- ACTIVITY LIST -
[1] In the column about the Flatlanders Challenge, on what date is the 2010 race scheduled to be held?
[2] Name every person mentioned by name in the column about the Flatlanders Challenge.
[3] Write the next paragraph of the column about the Flatlanders Challenge and the Good Neighbor Trail, picking up after its final sentence.

- EXERCISE PASSAGE -
Writing about hobbies is self-indulgent in the best of times and even more so now, in the shadow of Haiti's suffering, when even our most serious tasks can seem pointless if they do nothing to help.
My only defense, a weak one, is that we all have our jobs to do, and mine is reporting on Hernando County, where most of us have food and water and our loved ones. And, this still passes for news:
Flatlanders Challenge, the running race that seemed doomed a year ago after being canceled for the first time in 30 years, is back for 2010, with both a 5K and 10K scheduled for April 3 in Brooksville. Also, the often-delayed extension of the Good Neighbor Trail is, to borrow one of County Administrator David Hamilton's favorite phrases, no longer on the "infinity plan.'' The city of Brooksville and the county say federal stimulus money should pay for the trail's next 2 miles.
To my co-workers who give me grief about the amount of ink I devote to various forms of human self-propulsion, these updates aren't just about my pastimes. Races and trails draw people — generally well-to-do and orderly people — who will eat in our restaurants, shop in our stores and take away memories of Brooksville as a place they wouldn't mind seeing again.
Not world-saving stuff, but good for businesses, good for our town.
Jay Pingley, whose father Norm helped stage the first race in December 1978, offered to save Flatlanders last year by staging it through his company, Florida Race Services. The running club that has always sponsored it resisted, partly because — on the off chance the race made money — Pingley planned to keep it.
So what? Given the dismal attendance in recent years, this race is no gold mine. And if it turns out to be one someday — well, wonderful. The era when road races were always communal fundraising events is long past. If Pingley can make a few bucks saving a great local tradition — and that's what he says he plans to do, starting with this year's race — he will have earned every penny.

- RECORDS SHOWN -
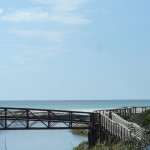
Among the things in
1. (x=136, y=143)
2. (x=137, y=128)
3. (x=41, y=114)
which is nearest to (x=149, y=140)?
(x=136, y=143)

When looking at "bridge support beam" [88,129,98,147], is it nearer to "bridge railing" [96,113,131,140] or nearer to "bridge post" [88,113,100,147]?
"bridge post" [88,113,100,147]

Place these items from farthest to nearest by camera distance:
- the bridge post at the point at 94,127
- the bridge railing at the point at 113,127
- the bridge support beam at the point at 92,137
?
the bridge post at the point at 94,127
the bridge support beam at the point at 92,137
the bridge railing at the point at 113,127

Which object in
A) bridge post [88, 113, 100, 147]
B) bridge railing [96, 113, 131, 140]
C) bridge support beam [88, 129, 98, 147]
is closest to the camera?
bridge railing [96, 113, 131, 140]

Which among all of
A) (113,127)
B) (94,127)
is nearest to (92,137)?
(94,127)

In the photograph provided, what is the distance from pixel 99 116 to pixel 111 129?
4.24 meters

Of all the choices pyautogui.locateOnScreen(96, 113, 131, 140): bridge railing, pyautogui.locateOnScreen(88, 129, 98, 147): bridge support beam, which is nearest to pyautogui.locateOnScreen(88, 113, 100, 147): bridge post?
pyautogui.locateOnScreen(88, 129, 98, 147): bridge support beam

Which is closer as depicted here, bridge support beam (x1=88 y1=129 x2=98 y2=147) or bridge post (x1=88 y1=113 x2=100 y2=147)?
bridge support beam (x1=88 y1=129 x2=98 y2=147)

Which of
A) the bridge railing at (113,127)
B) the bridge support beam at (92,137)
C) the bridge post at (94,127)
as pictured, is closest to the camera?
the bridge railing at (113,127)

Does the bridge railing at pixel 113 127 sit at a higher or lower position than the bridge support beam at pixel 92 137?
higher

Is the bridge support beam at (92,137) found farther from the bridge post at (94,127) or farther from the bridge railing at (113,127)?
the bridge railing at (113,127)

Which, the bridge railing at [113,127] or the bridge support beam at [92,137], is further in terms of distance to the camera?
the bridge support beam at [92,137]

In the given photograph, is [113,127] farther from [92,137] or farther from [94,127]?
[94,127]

- RESULTS -
[1] April 3

[2] David Hamilton, Jay Pingley, and Norm Pingley

[3]
One of the best chances ever to extend the Good Neighbor Trail seemed sure to fall on the vast scrap heap of previous failed opportunities last year. A request for $684,000 in federal stimulus money to pave the trail out to Weatherly Road, east of Brooksville, was considered a no-go because the city had failed to survey the path through the Majestic Oaks subdivision.
It has that survey now, said county transportation planning coordinator Dennis Dix, and state highway officials have sent the request "up the food chain.'' Federal money is available; the trail plan meets all the requirements to receive it, and the county has already met with other interested parties, such as the Division of Forestry, so it can be ready to extend the path all the way to the Withlacoochee State Trail if more money becomes available.
That's good news. If, with Haiti in the background, you can't consider it great, then I have something else to report.
A local group called Partners for Paul is holding a fundraiser at 5:30 p.m. Feb. 11, probably at Brooksville Regional Hospital. Proceeds will go to Partners in Health, co-founded by former Brooksville resident Dr. Paul Farmer, a central figure in providing emergency medical care in Haiti.
Go. Give. And do something really important.